Las autoridades argentinas han cortado por lo sano y declararon feriado este viernes. La capital se paraliza con trenes y el metro que dejan de funcionar. Incluso los vuelos serán derivados a otras localidades. En la ciudad de todas formas se esperan más de una treintena de manifestaciones y actividades anti G-20. La ministra Patricia Bullrich, a cargo de la ciudad, fue clara: “Salgan el jueves porque la ciudad va a estar muy complicada”.

Otro dolor de cabeza para los servicios de seguridad es la presencia del príncipe heredero de la corona saudí, el gobernante de hecho, Mohamed bin Salman, que es el instigador de la desastrosa guerra librada en Yemen.

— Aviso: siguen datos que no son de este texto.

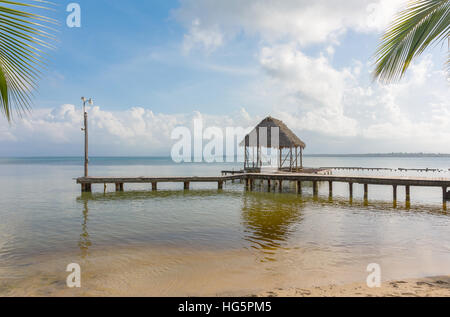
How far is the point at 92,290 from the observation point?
5508mm

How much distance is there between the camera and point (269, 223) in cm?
1162

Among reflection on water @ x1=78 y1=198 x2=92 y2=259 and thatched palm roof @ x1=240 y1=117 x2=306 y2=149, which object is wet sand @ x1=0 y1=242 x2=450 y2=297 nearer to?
reflection on water @ x1=78 y1=198 x2=92 y2=259

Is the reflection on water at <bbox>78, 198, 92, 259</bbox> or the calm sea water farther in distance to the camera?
the reflection on water at <bbox>78, 198, 92, 259</bbox>

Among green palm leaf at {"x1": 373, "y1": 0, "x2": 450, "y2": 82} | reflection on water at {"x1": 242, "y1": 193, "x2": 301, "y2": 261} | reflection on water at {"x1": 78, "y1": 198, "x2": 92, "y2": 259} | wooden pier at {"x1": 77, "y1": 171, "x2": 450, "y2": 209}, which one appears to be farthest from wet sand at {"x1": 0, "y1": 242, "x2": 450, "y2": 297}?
wooden pier at {"x1": 77, "y1": 171, "x2": 450, "y2": 209}

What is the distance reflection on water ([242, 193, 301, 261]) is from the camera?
28.2 ft

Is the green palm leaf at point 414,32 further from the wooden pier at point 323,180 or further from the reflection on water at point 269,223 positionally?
the wooden pier at point 323,180

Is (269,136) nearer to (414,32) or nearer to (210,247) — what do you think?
(210,247)

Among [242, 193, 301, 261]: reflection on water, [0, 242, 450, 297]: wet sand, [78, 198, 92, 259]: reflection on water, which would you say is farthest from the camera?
[242, 193, 301, 261]: reflection on water

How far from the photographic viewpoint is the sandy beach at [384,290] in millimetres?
4605

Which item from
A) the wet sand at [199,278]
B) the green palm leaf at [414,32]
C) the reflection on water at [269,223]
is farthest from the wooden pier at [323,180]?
the green palm leaf at [414,32]

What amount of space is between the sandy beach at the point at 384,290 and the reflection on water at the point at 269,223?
2.38 m

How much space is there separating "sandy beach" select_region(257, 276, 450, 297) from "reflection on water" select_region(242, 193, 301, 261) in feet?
7.82

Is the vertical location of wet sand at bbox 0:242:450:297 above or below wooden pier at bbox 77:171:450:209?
below

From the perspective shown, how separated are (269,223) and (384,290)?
684 centimetres
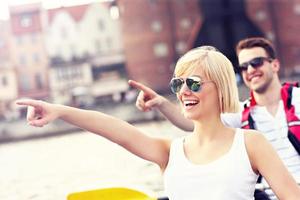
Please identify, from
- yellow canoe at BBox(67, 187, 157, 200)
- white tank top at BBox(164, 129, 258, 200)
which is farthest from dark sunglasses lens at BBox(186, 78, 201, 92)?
yellow canoe at BBox(67, 187, 157, 200)

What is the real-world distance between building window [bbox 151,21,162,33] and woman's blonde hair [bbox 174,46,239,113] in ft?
53.7

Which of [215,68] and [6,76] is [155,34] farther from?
[215,68]

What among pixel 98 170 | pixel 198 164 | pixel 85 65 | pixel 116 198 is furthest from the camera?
pixel 85 65

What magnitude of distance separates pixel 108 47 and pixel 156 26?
192 cm

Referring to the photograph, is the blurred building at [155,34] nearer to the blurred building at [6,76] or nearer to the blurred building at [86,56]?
the blurred building at [86,56]

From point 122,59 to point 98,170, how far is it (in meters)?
6.59

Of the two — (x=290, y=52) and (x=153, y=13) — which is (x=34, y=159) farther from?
(x=290, y=52)

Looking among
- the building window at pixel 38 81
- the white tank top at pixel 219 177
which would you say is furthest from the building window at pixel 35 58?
the white tank top at pixel 219 177

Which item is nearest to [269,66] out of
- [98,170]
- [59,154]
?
[98,170]

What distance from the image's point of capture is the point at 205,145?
1078 mm

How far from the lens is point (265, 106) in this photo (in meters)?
1.95

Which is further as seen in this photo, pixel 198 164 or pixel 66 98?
pixel 66 98

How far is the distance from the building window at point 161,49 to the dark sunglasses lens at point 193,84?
16123 millimetres

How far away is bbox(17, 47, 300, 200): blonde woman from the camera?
1.01m
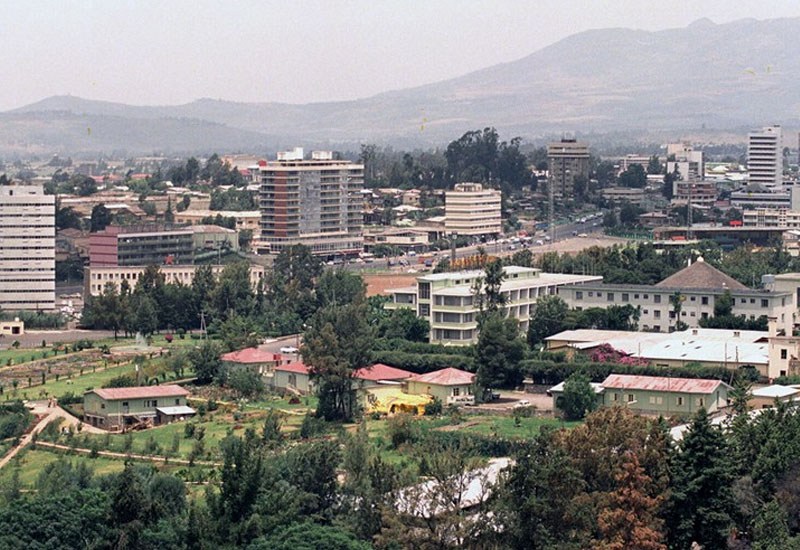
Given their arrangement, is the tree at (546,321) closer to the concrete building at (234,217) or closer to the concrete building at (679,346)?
the concrete building at (679,346)

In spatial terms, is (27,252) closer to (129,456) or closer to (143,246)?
(143,246)

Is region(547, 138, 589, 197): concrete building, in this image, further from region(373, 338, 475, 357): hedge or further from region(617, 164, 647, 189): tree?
region(373, 338, 475, 357): hedge

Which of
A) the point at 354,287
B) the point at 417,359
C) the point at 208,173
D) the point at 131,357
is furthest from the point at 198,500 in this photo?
the point at 208,173

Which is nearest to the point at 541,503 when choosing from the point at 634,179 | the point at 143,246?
the point at 143,246

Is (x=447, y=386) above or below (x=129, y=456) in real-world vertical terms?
above

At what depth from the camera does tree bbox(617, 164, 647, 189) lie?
100562 mm

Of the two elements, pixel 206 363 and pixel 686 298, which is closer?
pixel 206 363

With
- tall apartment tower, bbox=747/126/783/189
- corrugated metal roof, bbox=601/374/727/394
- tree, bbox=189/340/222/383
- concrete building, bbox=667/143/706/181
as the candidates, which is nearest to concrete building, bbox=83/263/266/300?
tree, bbox=189/340/222/383

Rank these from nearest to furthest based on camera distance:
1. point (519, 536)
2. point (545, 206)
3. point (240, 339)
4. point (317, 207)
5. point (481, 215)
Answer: point (519, 536)
point (240, 339)
point (317, 207)
point (481, 215)
point (545, 206)

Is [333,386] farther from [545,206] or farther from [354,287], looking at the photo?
[545,206]

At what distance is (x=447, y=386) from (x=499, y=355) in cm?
138

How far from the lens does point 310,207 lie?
7225cm

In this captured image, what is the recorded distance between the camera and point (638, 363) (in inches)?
1415

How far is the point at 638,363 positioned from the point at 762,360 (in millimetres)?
2406
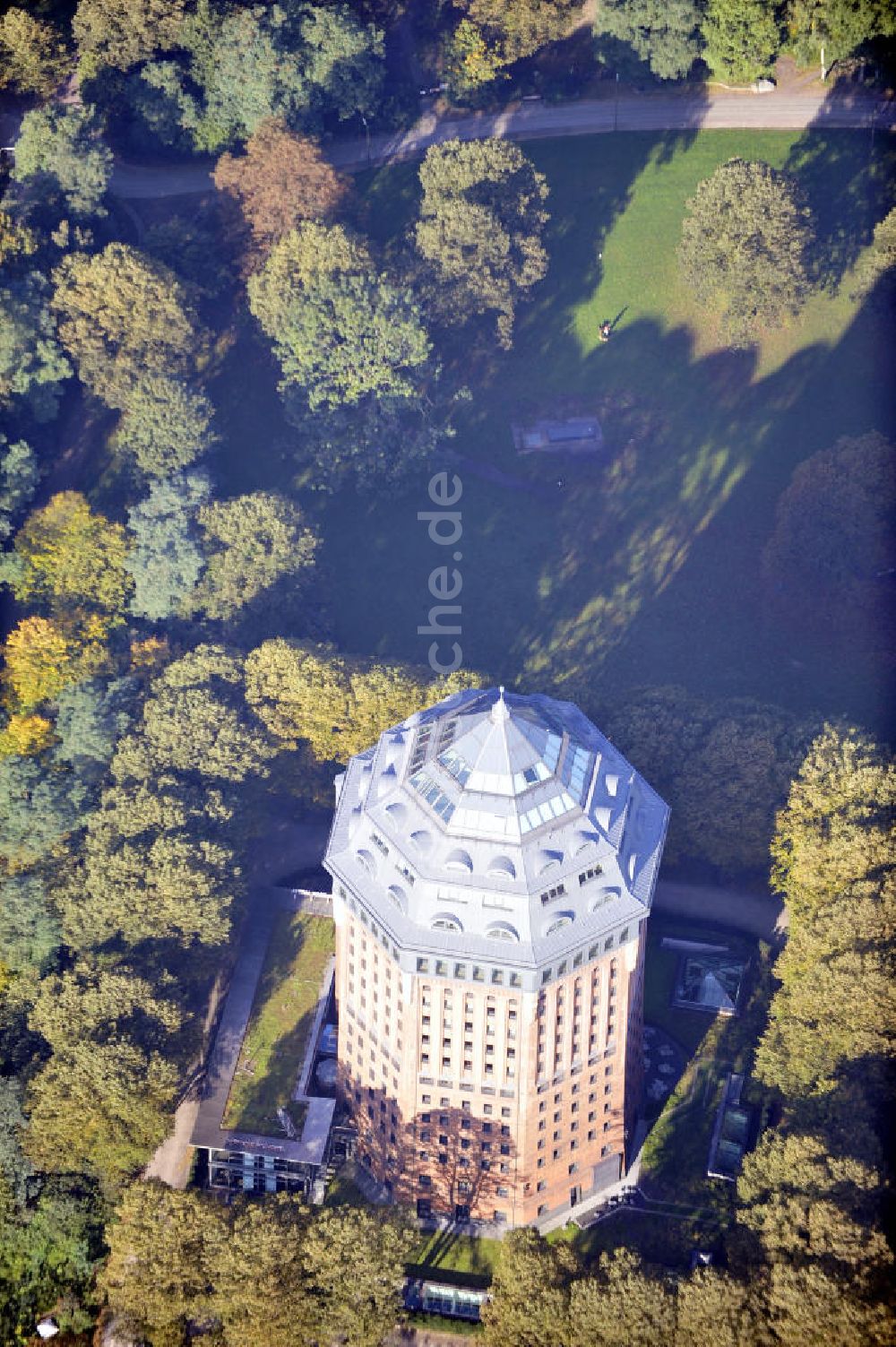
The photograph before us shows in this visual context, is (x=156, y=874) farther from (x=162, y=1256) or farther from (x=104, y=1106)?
(x=162, y=1256)

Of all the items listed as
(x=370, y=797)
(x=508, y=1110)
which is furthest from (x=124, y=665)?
(x=508, y=1110)

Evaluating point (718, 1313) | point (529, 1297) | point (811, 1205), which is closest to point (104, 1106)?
point (529, 1297)

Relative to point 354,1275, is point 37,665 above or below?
above

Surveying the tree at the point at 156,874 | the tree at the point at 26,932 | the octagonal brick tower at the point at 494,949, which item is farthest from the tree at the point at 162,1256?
the tree at the point at 26,932

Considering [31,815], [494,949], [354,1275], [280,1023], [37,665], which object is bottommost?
[354,1275]

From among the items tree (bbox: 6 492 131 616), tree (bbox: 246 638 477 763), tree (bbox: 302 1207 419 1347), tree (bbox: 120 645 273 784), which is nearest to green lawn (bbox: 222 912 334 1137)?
tree (bbox: 120 645 273 784)

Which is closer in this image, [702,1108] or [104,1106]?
[104,1106]
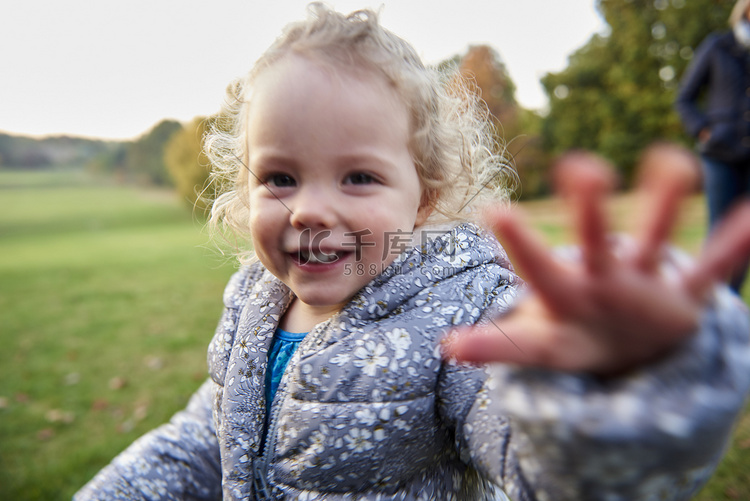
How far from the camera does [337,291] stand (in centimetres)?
124

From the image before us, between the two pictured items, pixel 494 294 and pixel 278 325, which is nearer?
pixel 494 294

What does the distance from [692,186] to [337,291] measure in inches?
35.4

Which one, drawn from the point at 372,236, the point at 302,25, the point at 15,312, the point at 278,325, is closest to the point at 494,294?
the point at 372,236

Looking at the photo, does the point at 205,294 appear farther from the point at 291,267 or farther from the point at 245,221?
the point at 291,267

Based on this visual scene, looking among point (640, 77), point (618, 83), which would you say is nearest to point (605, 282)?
point (640, 77)

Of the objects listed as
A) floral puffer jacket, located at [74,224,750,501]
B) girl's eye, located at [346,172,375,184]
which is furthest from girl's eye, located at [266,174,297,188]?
floral puffer jacket, located at [74,224,750,501]

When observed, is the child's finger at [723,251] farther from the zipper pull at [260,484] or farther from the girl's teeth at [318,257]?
the zipper pull at [260,484]

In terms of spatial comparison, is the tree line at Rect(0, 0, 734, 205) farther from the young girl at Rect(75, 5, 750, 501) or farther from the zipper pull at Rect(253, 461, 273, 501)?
the zipper pull at Rect(253, 461, 273, 501)

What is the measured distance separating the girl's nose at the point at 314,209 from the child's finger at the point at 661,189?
0.75 meters

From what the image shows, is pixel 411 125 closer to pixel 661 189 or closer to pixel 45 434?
pixel 661 189

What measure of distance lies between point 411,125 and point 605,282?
0.83m

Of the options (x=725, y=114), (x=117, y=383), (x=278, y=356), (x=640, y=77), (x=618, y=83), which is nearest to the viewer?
(x=278, y=356)

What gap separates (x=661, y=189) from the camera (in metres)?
0.48

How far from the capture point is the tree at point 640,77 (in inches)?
503
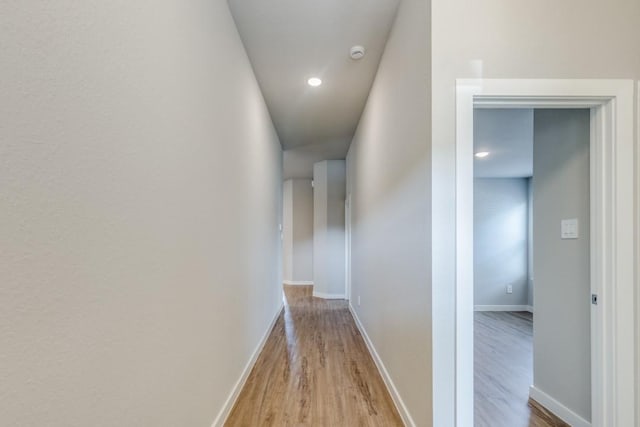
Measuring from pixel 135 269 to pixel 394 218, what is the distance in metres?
1.69

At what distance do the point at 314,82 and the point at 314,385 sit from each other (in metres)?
2.78

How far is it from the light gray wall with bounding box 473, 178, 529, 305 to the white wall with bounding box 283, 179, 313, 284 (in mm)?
3812

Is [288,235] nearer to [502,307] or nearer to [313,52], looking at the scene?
[502,307]

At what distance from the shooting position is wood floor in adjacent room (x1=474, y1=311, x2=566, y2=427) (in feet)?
6.88

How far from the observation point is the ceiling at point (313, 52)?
7.03 feet

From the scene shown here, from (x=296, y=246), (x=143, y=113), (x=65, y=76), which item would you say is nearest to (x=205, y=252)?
(x=143, y=113)

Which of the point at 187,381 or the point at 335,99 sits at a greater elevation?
the point at 335,99

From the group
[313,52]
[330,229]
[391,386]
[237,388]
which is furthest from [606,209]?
[330,229]

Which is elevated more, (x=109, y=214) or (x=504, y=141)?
(x=504, y=141)

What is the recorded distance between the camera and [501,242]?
5.75 meters

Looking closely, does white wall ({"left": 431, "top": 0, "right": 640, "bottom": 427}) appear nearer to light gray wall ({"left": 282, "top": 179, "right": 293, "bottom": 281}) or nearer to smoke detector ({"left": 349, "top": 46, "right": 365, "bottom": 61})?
smoke detector ({"left": 349, "top": 46, "right": 365, "bottom": 61})

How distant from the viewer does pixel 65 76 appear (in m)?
0.73

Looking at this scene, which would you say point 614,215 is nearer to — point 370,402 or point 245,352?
point 370,402

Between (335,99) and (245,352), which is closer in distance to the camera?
(245,352)
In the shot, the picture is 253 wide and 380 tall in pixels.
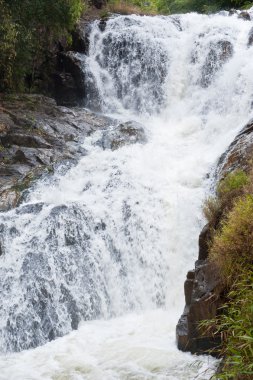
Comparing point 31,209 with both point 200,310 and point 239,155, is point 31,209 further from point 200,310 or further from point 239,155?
point 200,310

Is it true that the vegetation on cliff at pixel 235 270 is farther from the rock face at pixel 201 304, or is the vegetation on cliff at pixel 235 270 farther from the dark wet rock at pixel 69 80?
→ the dark wet rock at pixel 69 80

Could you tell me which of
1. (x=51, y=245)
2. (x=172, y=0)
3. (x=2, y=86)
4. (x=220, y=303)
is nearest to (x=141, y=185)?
(x=51, y=245)

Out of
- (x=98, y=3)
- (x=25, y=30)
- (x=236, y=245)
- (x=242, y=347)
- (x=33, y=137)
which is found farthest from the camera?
(x=98, y=3)

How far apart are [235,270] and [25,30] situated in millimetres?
11629

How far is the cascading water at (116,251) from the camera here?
6.73 m

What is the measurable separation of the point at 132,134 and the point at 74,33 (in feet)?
21.9

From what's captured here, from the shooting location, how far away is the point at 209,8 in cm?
2278

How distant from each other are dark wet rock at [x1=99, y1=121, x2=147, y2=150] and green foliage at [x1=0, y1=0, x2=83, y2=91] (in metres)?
3.62

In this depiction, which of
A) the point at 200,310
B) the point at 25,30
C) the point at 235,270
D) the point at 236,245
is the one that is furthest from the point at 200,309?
the point at 25,30

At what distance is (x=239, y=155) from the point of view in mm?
9180

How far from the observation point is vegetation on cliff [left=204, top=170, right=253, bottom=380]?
404 cm

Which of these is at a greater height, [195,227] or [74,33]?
[74,33]

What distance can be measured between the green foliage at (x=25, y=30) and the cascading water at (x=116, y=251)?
141 inches

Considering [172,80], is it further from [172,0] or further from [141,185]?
[172,0]
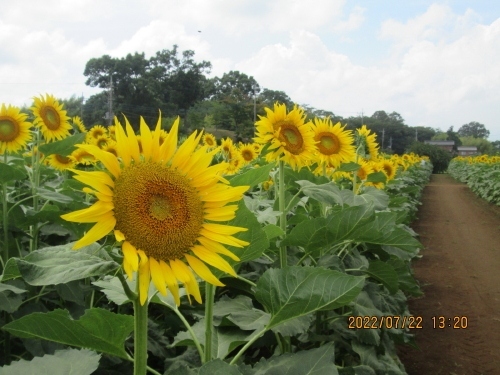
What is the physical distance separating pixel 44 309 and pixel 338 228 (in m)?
1.26

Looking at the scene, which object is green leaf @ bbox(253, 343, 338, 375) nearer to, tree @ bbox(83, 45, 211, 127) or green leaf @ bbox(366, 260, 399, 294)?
green leaf @ bbox(366, 260, 399, 294)

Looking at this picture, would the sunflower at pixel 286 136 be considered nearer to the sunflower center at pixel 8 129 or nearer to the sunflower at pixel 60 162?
the sunflower center at pixel 8 129

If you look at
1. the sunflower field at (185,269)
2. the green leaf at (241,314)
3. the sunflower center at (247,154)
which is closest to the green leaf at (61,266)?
the sunflower field at (185,269)

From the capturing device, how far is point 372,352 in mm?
2426

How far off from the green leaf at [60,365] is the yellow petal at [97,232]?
349 mm

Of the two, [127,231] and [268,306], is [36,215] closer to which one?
[268,306]

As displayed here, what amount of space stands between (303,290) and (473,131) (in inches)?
4088

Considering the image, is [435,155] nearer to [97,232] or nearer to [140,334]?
[140,334]

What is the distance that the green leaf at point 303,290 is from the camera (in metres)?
1.44

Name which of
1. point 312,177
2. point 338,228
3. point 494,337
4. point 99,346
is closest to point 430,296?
point 494,337

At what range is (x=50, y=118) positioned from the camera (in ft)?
12.8

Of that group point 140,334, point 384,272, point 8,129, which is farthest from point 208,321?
point 8,129

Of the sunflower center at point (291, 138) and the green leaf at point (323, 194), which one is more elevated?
the sunflower center at point (291, 138)
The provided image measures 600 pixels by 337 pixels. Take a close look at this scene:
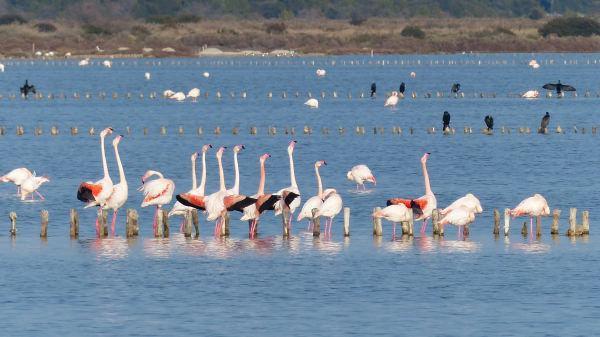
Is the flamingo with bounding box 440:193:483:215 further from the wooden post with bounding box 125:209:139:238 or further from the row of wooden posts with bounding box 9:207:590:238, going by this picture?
the wooden post with bounding box 125:209:139:238

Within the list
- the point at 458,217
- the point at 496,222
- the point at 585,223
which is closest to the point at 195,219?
the point at 458,217

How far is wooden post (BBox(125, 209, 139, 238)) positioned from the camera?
110ft

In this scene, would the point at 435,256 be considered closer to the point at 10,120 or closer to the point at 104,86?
the point at 10,120

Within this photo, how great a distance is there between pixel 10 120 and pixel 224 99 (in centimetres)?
2634

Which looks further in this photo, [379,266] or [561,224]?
[561,224]

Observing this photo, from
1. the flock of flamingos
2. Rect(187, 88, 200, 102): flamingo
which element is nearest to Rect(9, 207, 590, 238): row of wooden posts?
the flock of flamingos

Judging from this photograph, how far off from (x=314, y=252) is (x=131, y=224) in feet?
16.6

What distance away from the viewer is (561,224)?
37.1 meters

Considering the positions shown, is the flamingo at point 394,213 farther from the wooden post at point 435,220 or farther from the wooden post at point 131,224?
the wooden post at point 131,224

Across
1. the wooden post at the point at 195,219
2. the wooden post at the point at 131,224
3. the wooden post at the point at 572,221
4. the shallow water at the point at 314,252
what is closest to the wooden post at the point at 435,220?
the shallow water at the point at 314,252

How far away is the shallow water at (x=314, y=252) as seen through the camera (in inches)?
1001

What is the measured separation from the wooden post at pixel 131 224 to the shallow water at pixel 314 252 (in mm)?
410

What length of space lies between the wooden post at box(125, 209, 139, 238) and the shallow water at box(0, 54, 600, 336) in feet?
1.35

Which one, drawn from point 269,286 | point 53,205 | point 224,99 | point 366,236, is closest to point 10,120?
point 224,99
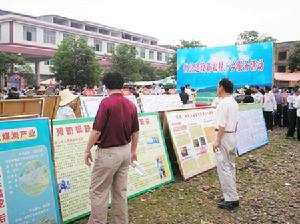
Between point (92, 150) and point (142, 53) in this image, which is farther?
point (142, 53)

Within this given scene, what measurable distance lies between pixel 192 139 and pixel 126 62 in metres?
36.2

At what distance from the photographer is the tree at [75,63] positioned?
108ft

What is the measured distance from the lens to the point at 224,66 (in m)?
20.3

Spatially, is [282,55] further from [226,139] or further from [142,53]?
[226,139]

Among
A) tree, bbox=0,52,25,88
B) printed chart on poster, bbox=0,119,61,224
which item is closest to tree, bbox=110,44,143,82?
tree, bbox=0,52,25,88

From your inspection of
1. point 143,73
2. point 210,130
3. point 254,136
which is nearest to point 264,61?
point 254,136

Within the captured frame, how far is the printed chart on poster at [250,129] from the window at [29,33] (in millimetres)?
46019

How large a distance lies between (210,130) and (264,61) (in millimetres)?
12287

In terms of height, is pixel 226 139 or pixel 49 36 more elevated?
pixel 49 36

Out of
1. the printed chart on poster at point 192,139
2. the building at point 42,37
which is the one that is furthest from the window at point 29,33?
the printed chart on poster at point 192,139

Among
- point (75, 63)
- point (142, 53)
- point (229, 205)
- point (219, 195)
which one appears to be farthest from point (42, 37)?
point (229, 205)

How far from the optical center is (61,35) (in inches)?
2190

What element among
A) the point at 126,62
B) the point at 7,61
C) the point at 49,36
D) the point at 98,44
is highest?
the point at 98,44

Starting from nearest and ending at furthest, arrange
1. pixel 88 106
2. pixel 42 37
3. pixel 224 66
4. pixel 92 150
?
pixel 92 150
pixel 88 106
pixel 224 66
pixel 42 37
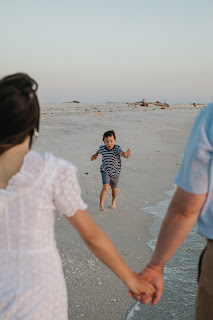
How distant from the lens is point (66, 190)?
1.61 metres

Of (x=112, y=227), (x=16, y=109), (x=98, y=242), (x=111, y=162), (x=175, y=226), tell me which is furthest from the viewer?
(x=111, y=162)

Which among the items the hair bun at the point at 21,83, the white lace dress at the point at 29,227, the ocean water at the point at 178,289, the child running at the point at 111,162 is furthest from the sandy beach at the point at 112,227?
the hair bun at the point at 21,83

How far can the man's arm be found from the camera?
1.76 m

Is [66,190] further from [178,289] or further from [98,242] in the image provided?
[178,289]

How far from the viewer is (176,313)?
10.00ft

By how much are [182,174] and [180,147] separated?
37.5 feet

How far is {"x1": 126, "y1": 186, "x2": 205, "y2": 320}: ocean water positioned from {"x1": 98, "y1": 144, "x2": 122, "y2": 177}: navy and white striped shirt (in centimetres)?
169

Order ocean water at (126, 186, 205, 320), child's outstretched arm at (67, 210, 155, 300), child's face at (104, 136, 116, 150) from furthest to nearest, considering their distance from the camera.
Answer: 1. child's face at (104, 136, 116, 150)
2. ocean water at (126, 186, 205, 320)
3. child's outstretched arm at (67, 210, 155, 300)

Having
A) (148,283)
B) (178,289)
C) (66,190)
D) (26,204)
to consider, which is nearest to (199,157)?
(66,190)

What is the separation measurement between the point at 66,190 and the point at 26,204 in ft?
0.56

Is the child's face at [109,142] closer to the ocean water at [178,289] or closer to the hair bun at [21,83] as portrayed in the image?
the ocean water at [178,289]

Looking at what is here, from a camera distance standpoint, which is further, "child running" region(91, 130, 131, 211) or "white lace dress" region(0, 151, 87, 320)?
"child running" region(91, 130, 131, 211)

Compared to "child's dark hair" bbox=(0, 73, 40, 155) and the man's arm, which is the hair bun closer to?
"child's dark hair" bbox=(0, 73, 40, 155)

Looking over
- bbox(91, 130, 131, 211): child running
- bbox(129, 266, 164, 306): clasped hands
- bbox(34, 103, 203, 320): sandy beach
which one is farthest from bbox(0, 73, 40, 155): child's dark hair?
bbox(91, 130, 131, 211): child running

Además la CIA lo responsabiliza por ordenar el asesinato del periodista saudí Jamal Khashoggi en el consulado saudita en Estambul. Hecho que llevó a la organización humanitaria Human Rights Watch (HRW) a solicitar que se le detuviese e investigara en Buenos Aires. HRW realizó su petición al asegurar que Argentina reconoce la jurisdicción universal por crímenes de guerra y torturas, lo que implica que está facultada a investigar y juzgar estos delitos, con independencia de dónde se cometan. La iniciativa no prosperó, pero ha logrado dar mayor notoriedad al caso.

La atención del mundo, en todo caso, estará puesta sobre Estados Unidos y China que, desde enero, libran un duelo de aranceles. A estas alturas, Washington ha impuesto barreras arancelarias a China por la friolera de 250 mil millones de dólares. Antes de llegar a la Argentina, Trump amenazó a Beijing con duplicar esta cifra, lo que cubriría el total de las ventas chinas a Estados Unidos. Es un tema que concierne a cada miembro el G-20, porque si escala la fricción comercial, entre las dos principales economías del mundo, todos los países se verán perjudicados. Christine Lagarde, directora el FMI, viene de señalar aludiendo a la política proteccionista estadounidense: “La historia muestra que si bien es tentador navegar solo, los países deben resistir a los cantos de sirena que llaman a la autarquía… porque como las leyendas griegas nos cuentan, ello conduce a naufragios”. Dada la polarización en el ámbito internacional, es poco probable que surjan acuerdos de calibre.